Spatial relation data:
┌──

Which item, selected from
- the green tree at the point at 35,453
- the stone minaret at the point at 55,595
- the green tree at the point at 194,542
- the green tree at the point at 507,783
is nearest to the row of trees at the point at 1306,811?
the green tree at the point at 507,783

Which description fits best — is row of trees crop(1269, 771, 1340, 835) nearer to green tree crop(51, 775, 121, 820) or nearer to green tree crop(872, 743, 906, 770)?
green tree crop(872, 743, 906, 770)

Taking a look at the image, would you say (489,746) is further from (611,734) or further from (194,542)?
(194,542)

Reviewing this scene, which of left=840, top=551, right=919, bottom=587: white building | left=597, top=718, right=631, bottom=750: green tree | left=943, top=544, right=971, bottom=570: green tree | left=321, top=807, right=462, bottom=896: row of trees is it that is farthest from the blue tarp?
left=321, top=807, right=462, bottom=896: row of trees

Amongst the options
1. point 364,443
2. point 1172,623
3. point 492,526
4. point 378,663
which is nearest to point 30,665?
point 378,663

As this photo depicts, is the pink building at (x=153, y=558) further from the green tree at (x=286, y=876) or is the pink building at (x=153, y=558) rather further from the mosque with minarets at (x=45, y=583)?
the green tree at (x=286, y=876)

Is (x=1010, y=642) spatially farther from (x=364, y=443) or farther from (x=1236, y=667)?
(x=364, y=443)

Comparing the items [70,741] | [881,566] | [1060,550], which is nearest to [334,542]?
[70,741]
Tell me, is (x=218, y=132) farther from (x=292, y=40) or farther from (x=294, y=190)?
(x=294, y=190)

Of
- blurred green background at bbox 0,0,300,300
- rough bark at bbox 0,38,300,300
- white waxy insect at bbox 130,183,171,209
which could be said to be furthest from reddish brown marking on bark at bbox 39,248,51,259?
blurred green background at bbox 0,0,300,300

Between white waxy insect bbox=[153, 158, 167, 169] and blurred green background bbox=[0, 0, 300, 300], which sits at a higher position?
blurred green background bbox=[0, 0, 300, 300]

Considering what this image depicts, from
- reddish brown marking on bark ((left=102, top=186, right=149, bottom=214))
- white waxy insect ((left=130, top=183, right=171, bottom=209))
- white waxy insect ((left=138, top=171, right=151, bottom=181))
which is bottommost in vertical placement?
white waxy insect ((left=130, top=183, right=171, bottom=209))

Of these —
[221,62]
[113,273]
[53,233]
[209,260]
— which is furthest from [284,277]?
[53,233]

└──

== WRITTEN TASK ==
Copy the records above word for word, with their answers included.

== SOLUTION FOR THIS EXERCISE ==
Which item, selected from
- the green tree at the point at 35,453
- the stone minaret at the point at 55,595
- the green tree at the point at 194,542
- the green tree at the point at 507,783
is nearest to the row of trees at the point at 1306,811?
the green tree at the point at 507,783

Which description fits best — is row of trees crop(1269, 771, 1340, 835) nearer to green tree crop(51, 775, 121, 820) or nearer to green tree crop(872, 743, 906, 770)?
green tree crop(872, 743, 906, 770)

Taking a look at the image, would you say (489,746) is further from (611,734) or further from (194,542)?
(194,542)

Reviewing this scene, which of left=840, top=551, right=919, bottom=587: white building | left=597, top=718, right=631, bottom=750: green tree | left=943, top=544, right=971, bottom=570: green tree | left=321, top=807, right=462, bottom=896: row of trees is it that is farthest from the blue tarp?
left=321, top=807, right=462, bottom=896: row of trees

Amongst the options
1. point 364,443
2. point 1172,623
3. point 492,526
4. point 378,663
which is nearest to point 30,665?
point 378,663

As this photo depicts, is the pink building at (x=153, y=558) further from the green tree at (x=286, y=876) or is the pink building at (x=153, y=558) rather further from the mosque with minarets at (x=45, y=583)?
the green tree at (x=286, y=876)

Is (x=1010, y=642) spatially farther from (x=364, y=443) or farther from (x=1236, y=667)?
(x=364, y=443)

Comparing the items [70,741] | [881,566] | [1060,550], which is nearest to [334,542]?
[70,741]
Tell me, is (x=218, y=132) farther from (x=292, y=40) or farther from (x=294, y=190)?
(x=294, y=190)

Of
- blurred green background at bbox 0,0,300,300
- rough bark at bbox 0,38,300,300
- white waxy insect at bbox 130,183,171,209
which could be said to be furthest from reddish brown marking on bark at bbox 39,248,51,259?
blurred green background at bbox 0,0,300,300

Between white waxy insect bbox=[153, 158, 167, 169] and blurred green background bbox=[0, 0, 300, 300], which sits at a higher position?
blurred green background bbox=[0, 0, 300, 300]

Considering what this image depicts, from
- reddish brown marking on bark ((left=102, top=186, right=149, bottom=214))
- white waxy insect ((left=130, top=183, right=171, bottom=209))
- white waxy insect ((left=138, top=171, right=151, bottom=181))
which is bottommost in vertical placement?
white waxy insect ((left=130, top=183, right=171, bottom=209))

Of these —
[221,62]
[113,273]
[53,233]
[209,260]
— which is furthest from [284,277]?
[53,233]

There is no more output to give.